- Cover art that depicts the four protagonists: Sara, Dem, Erik, and Lita
- Developer: Zeboyd Games
- Publisher: Zeboyd Games
- Platforms: Xbox 360, Windows
- Release: April 22, 2010 (XBLA) July 13, 2011 (Windows)
- Genre: Turn-based role-playing game
- Mode: Single-player

= Breath of Death VII: The Beginning =

2010 video game

Breath of Death VII: The Beginning is an indie turn-based role-playing video game developed and published by Zeboyd Games. It was released on April 22, 2010, for Xbox 360 under the Xbox Live Arcade service, and on July 13, 2011, for Windows. It was later bundled with its spiritual successor, Cthulhu Saves the World, as a compilation pack. Despite the title, the game is standalone and unconnected to any other games. A parody of 8-bit Japanese role-playing games, it takes place in a post-apocalyptic world in which humans have gone extinct. The main character, an undead skeleton knight named Dem, is accompanied by other undead party members in a quest to stop an evil force. Breath of Death was positively received by critics, who commended its gameplay, story and low price, but also called it overly basic and generic. On December 12, 2024, a 16-bit-style remake was released as Breath of Death VII: The Beginning: Reanimated on Steam, developed by Shadow Layer Games.

== Gameplay ==
The player must travel through dungeons, which have random encounters. Battles are first-person and menu-based. Health is fully recovered after battles, while MP must be restored at save points.

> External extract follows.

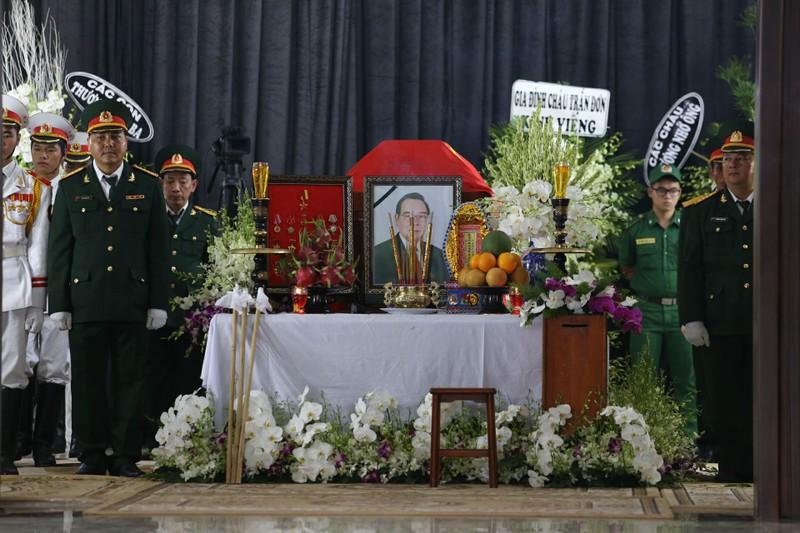 Sắp di quan linh cữu nguyên Thủ tướng Phan Văn Khải - ảnh 1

Gameplay differences between the game's Xbox Live Arcade and PC versions include being able to remove old equipment from the inventory and save anywhere, not just at save points.

== Plot ==
The game is set in the future, where humanity has gone extinct after a nuclear war. Dem, a silent protagonist who is incapable of speaking, teams up with various other undead party members, including Sara, who can understand him through mind-reading, in order to stop an evil entity.

== Reception ==
Alex Fuller of RPGFan rated the game's PC version 3.5/5 points, particularly commending its battle system as easy-to-use, noting its time limit system in which enemies gain power each turn, and its combo system, allowing party members to join for attacks. David Sanchez of GameZone called it a "highly enjoyable parody adventure", that was short and somewhat generic but still worth playing at its low price. Supernovae of Jeuxvideo.com rated the game 15/20, comparing it heavily to retro games and saying that it was original, humorous and worth the price.